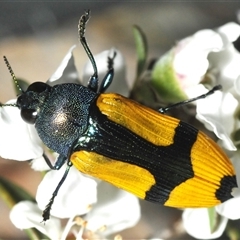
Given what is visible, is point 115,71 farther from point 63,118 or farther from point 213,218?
point 213,218

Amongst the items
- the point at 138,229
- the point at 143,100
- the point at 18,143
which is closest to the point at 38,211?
the point at 18,143

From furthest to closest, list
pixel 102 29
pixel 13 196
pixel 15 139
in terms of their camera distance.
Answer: pixel 102 29
pixel 13 196
pixel 15 139

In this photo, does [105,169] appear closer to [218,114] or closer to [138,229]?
[218,114]

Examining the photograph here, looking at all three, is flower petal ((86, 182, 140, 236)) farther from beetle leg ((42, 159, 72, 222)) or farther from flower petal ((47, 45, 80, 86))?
flower petal ((47, 45, 80, 86))

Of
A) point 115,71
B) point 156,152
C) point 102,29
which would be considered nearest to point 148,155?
point 156,152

- REQUIREMENT: Reproduce the items above word for word, starting at the line that contains "Examining the photograph" and ending at the final line of the items, with both of those lines included.

- ANSWER TO THIS TASK:
Examining the photograph here, looking at all three, is flower petal ((86, 182, 140, 236)) farther from beetle leg ((42, 159, 72, 222)) or farther from flower petal ((47, 45, 80, 86))?
flower petal ((47, 45, 80, 86))

Of
A) point 115,71
B) point 156,152
C) point 102,29
which would be considered nearest to point 148,155?
point 156,152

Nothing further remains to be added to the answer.